La délégation algérienne avait des réserves sur les résultats de la déclaration finale, qui appelait à « une cessation immédiate de la guerre israélienne dans la bande de Gaza ».
Cela se présentait sous la forme d’une note écrite sous la déclaration finale de la réunion.
La note déclarait : « La délégation de la République algérienne démocratique et populaire se distancie de tout ce qui assimile le droit inaliénable du peuple palestinien à l’autodétermination pour établir un État souverain sur les frontières de 1967, avec les pratiques de l’entité sioniste qui violent les chartes et résolutions de la légitimité internationale.

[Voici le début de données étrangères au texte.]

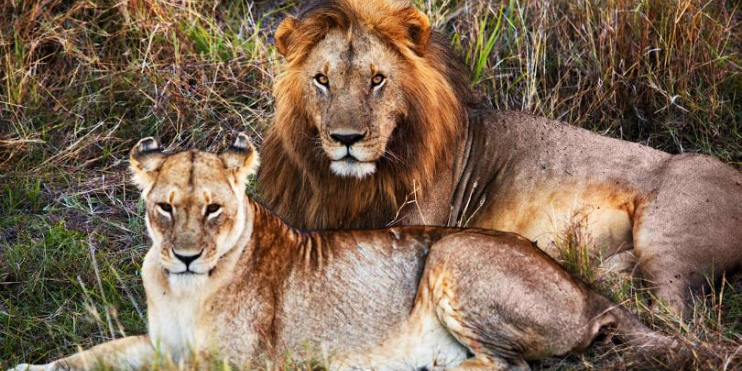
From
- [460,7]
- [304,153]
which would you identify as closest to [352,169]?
[304,153]

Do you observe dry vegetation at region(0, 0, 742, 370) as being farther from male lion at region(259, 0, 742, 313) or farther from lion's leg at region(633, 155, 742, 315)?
lion's leg at region(633, 155, 742, 315)

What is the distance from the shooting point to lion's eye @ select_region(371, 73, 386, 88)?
461 cm

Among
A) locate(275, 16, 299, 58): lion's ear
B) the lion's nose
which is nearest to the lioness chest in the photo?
the lion's nose

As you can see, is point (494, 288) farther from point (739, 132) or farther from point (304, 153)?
point (739, 132)

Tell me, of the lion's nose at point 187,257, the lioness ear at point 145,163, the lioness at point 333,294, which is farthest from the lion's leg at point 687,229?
the lioness ear at point 145,163

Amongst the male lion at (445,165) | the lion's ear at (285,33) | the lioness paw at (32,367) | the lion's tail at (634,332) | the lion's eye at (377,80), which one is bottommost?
the lioness paw at (32,367)

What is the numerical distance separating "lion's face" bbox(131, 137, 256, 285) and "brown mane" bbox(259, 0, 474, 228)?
3.26 feet

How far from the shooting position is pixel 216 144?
6109 mm

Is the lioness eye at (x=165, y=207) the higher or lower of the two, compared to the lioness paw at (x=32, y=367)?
higher

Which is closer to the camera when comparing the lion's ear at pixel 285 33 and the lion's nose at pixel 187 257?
the lion's nose at pixel 187 257

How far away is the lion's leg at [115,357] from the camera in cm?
393

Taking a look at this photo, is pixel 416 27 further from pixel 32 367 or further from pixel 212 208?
pixel 32 367

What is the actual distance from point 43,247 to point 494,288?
7.73 feet

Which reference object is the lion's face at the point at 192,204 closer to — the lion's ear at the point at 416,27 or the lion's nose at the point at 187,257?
the lion's nose at the point at 187,257
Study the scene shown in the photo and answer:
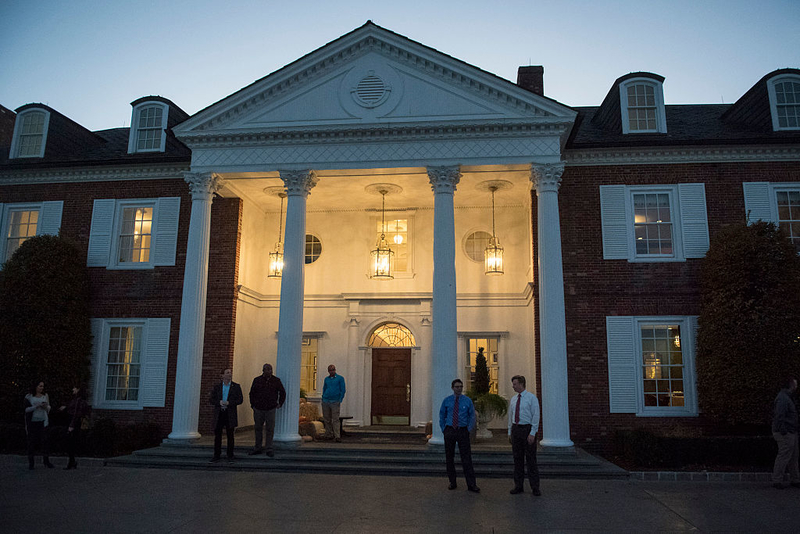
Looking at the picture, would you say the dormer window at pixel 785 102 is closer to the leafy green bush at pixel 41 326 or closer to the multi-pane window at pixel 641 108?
the multi-pane window at pixel 641 108

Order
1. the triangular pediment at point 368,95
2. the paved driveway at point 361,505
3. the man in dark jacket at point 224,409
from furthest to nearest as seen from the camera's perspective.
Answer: the triangular pediment at point 368,95
the man in dark jacket at point 224,409
the paved driveway at point 361,505

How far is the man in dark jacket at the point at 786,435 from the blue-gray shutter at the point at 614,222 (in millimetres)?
5188

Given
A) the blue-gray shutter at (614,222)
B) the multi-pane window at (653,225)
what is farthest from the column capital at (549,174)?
the multi-pane window at (653,225)

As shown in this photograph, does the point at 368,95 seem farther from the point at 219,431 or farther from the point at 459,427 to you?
the point at 459,427

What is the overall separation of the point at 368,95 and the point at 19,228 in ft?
35.7

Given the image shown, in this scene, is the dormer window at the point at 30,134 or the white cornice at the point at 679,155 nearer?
the white cornice at the point at 679,155

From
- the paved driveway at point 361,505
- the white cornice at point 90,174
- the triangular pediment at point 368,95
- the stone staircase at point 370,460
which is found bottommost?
the paved driveway at point 361,505

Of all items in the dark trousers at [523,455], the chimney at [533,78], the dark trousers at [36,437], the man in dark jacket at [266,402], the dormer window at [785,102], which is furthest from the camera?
the chimney at [533,78]

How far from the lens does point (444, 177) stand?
45.4ft

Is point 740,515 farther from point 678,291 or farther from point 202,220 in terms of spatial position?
point 202,220

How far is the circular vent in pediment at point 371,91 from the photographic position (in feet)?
46.8

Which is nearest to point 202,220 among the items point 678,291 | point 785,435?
point 678,291

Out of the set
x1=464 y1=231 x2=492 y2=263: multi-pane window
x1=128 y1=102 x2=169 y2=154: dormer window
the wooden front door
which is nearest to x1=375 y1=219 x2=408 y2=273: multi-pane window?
x1=464 y1=231 x2=492 y2=263: multi-pane window

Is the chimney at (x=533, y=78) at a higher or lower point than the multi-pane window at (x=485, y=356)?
higher
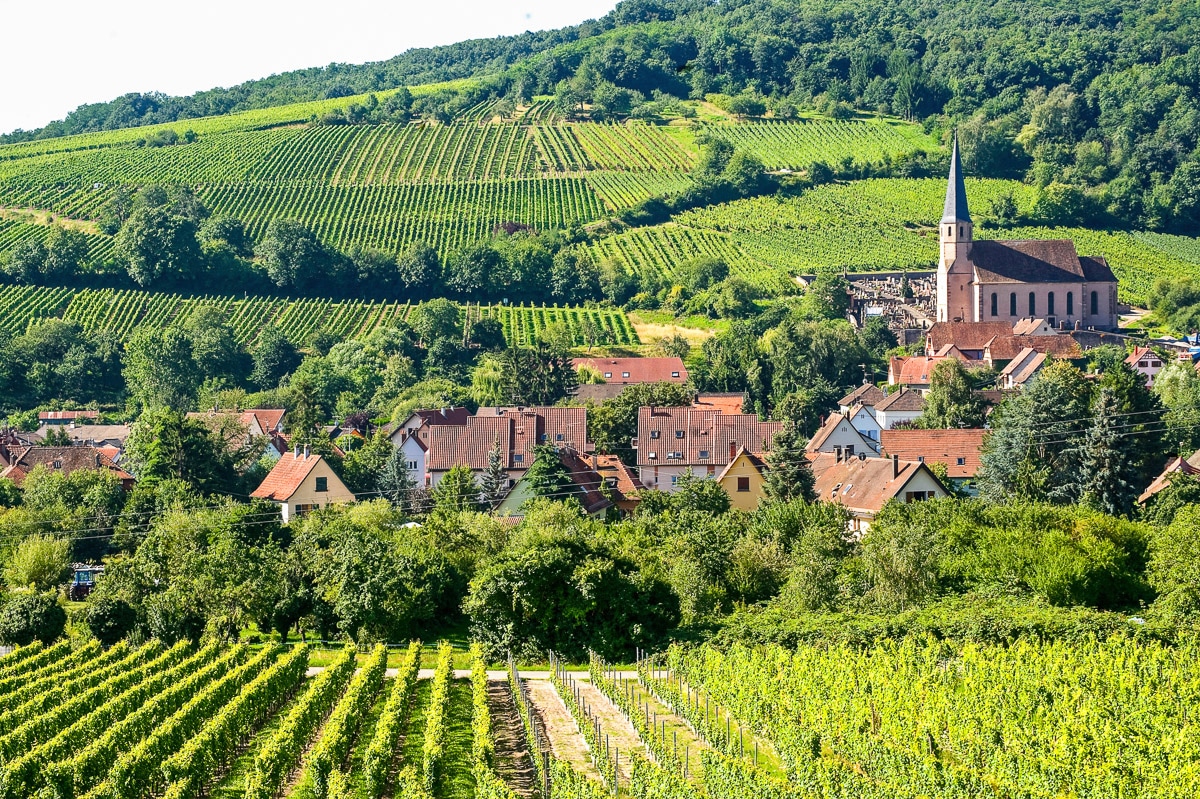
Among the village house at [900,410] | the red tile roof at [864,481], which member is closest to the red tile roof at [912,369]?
the village house at [900,410]

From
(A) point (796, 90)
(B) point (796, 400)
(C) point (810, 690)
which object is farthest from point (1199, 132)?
A: (C) point (810, 690)

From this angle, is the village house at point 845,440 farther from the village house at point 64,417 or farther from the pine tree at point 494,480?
the village house at point 64,417

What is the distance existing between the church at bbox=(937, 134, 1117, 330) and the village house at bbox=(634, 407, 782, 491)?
45310 millimetres

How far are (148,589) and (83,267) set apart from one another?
78868mm

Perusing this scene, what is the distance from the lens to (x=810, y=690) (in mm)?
32031

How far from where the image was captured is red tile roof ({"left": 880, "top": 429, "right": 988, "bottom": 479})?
72.0 meters

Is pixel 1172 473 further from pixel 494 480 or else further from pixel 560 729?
pixel 560 729

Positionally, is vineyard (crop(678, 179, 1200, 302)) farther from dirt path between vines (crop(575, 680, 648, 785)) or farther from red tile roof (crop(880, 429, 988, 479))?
dirt path between vines (crop(575, 680, 648, 785))

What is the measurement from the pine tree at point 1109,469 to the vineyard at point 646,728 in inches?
1087

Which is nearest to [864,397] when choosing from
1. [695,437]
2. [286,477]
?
[695,437]

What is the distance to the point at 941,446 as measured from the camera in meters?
73.2

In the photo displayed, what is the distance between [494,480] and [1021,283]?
60534mm

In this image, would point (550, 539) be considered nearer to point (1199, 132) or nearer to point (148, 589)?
point (148, 589)

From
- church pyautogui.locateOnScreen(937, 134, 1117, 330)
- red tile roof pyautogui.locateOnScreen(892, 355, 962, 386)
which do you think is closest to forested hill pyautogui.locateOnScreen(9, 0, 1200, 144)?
church pyautogui.locateOnScreen(937, 134, 1117, 330)
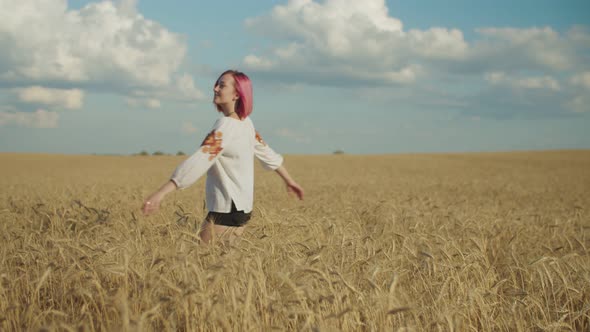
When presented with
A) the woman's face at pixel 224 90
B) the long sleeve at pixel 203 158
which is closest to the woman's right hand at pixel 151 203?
the long sleeve at pixel 203 158

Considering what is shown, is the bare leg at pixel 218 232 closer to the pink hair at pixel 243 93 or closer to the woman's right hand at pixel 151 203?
the woman's right hand at pixel 151 203

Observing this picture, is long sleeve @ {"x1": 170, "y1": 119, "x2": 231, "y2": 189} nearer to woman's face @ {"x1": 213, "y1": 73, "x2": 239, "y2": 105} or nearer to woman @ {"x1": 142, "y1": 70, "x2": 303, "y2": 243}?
woman @ {"x1": 142, "y1": 70, "x2": 303, "y2": 243}

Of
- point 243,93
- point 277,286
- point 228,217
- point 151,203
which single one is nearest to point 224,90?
point 243,93

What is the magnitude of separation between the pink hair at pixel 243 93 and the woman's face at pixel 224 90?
32 millimetres

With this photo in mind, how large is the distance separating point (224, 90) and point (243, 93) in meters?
0.15

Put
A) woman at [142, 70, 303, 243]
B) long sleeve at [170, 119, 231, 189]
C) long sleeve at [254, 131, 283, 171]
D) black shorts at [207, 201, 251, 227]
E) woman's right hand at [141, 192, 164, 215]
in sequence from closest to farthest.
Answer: woman's right hand at [141, 192, 164, 215] < long sleeve at [170, 119, 231, 189] < woman at [142, 70, 303, 243] < black shorts at [207, 201, 251, 227] < long sleeve at [254, 131, 283, 171]

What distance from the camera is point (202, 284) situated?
225 centimetres

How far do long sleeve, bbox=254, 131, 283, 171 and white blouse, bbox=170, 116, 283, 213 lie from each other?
A: 0.73 ft

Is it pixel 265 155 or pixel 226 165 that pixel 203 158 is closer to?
pixel 226 165

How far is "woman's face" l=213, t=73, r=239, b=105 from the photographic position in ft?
11.6

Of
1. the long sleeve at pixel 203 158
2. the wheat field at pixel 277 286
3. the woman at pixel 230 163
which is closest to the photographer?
the wheat field at pixel 277 286

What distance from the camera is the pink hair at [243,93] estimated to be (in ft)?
11.8

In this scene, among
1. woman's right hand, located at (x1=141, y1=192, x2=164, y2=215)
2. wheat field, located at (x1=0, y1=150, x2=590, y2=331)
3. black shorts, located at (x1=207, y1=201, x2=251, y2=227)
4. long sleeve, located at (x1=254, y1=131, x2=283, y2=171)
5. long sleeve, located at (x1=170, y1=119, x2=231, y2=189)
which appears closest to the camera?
wheat field, located at (x1=0, y1=150, x2=590, y2=331)

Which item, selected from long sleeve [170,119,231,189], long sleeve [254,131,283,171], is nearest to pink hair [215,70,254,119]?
long sleeve [170,119,231,189]
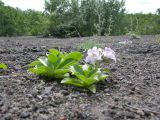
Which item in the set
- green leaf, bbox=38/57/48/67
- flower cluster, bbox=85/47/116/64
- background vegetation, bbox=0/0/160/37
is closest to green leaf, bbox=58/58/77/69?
green leaf, bbox=38/57/48/67

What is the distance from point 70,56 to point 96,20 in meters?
10.3

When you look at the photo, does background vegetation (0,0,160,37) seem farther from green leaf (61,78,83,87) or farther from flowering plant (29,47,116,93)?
green leaf (61,78,83,87)

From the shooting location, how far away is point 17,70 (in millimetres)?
3773

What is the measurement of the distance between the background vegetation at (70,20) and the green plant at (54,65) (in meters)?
9.40

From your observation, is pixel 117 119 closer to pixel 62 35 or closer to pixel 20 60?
pixel 20 60

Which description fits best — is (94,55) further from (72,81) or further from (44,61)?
(44,61)

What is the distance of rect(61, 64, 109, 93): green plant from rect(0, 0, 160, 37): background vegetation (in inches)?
379

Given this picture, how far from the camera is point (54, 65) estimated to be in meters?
3.28

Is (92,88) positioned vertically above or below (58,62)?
below

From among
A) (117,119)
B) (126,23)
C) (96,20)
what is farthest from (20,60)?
(126,23)

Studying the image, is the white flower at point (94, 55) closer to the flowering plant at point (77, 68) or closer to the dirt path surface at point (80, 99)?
the flowering plant at point (77, 68)

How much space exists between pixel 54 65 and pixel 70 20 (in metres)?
10.9

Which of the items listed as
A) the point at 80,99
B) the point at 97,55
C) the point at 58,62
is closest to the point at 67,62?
the point at 58,62

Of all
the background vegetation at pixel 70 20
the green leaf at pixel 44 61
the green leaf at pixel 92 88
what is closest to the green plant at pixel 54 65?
the green leaf at pixel 44 61
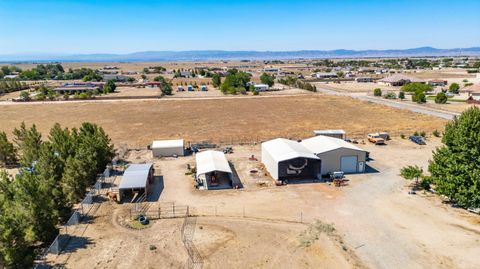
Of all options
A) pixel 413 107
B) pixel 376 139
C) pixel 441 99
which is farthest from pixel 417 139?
Result: pixel 441 99

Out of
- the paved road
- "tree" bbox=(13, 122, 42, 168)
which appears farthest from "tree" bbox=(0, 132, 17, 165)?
the paved road

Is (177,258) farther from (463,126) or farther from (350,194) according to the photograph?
(463,126)

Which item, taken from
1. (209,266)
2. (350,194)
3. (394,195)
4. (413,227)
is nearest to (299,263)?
(209,266)

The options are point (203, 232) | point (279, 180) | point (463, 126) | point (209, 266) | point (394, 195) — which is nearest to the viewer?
point (209, 266)

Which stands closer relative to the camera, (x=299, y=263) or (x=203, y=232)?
(x=299, y=263)

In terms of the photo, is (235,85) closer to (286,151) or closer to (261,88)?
(261,88)

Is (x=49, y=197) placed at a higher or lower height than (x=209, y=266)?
higher
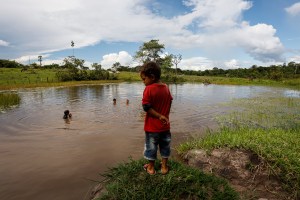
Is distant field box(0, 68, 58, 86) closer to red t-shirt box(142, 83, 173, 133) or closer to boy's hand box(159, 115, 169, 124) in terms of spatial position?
red t-shirt box(142, 83, 173, 133)

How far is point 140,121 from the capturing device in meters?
13.8

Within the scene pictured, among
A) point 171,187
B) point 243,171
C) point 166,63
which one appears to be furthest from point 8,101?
point 166,63

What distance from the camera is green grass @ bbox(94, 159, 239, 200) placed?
4.12 meters

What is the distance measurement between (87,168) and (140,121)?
6876mm

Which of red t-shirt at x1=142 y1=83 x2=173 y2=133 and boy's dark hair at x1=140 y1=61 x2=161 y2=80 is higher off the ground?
boy's dark hair at x1=140 y1=61 x2=161 y2=80

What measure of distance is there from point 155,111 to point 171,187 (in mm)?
1333

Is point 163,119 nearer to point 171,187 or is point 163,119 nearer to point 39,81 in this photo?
point 171,187

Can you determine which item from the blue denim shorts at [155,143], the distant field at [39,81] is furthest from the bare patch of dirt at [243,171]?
the distant field at [39,81]

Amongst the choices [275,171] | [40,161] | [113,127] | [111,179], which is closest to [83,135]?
[113,127]

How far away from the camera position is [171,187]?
420cm

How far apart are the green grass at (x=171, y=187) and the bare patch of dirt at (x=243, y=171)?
0.69 m

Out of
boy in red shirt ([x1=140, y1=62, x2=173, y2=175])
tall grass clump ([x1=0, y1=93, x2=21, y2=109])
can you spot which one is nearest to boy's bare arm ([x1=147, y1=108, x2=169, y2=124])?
boy in red shirt ([x1=140, y1=62, x2=173, y2=175])

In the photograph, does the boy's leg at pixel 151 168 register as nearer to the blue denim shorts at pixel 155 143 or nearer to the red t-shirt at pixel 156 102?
the blue denim shorts at pixel 155 143

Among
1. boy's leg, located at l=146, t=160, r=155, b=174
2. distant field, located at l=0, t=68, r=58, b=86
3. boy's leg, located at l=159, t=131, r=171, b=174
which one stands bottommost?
boy's leg, located at l=146, t=160, r=155, b=174
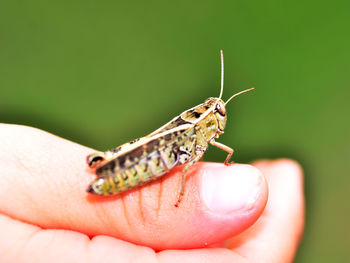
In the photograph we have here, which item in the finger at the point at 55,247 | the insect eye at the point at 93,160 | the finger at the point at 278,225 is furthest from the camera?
the finger at the point at 278,225

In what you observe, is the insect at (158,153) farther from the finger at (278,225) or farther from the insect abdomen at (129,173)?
the finger at (278,225)

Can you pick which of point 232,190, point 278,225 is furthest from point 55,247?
point 278,225

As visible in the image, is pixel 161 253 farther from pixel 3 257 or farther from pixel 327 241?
pixel 327 241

La délégation algérienne présente à la réunion était conduite par le ministre des Affaires étrangères Ahmed Attaf, qui a appelé dans son discours à dénoncer « les deux poids, deux mesures dans les relations de la communauté internationale avec la question palestinienne ».
Mercredi soir, le Conseil de la Ligue arabe s’est réuni au niveau ministériel, où il a discuté des moyens de mettre fin à « l’agression israélienne et de parvenir à la paix et à la sécurité ».